Please write out, line for line and unchanged, the part of the rows that opens with the line containing "How far from the viewpoint" and closes with the end of the rows.

[start Entries shown]

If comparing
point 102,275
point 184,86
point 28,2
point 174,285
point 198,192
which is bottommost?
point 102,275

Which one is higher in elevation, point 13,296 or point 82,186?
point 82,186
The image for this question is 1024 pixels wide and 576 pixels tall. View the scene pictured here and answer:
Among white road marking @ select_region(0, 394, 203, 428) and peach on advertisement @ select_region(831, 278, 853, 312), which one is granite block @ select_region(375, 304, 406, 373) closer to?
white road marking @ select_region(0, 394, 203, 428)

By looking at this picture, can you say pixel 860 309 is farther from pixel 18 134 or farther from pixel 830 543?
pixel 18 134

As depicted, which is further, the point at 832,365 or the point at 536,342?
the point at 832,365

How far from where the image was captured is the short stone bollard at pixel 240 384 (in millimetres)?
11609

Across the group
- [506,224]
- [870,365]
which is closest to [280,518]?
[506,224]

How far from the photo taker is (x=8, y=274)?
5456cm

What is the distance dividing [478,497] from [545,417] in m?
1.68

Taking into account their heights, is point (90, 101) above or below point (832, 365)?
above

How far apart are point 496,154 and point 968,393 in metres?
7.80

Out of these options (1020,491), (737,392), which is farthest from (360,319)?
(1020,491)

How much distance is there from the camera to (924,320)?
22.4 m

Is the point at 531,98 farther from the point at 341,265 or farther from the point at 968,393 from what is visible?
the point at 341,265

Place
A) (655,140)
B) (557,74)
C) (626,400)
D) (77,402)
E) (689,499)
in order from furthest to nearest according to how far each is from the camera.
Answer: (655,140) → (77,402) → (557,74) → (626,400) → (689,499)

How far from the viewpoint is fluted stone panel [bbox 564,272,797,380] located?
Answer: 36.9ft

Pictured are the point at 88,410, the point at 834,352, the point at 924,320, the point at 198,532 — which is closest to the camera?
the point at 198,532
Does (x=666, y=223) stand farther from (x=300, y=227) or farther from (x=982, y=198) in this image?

[end Entries shown]

_Full response_
How far from the viewpoint is fluted stone panel [bbox 564,272,797,380] located?
Answer: 36.9ft

Pictured are the point at 88,410, the point at 834,352, the point at 924,320, the point at 198,532 — which is closest to the camera?
the point at 198,532
Does (x=666, y=223) stand farther from (x=300, y=227) or farther from (x=982, y=198) in this image?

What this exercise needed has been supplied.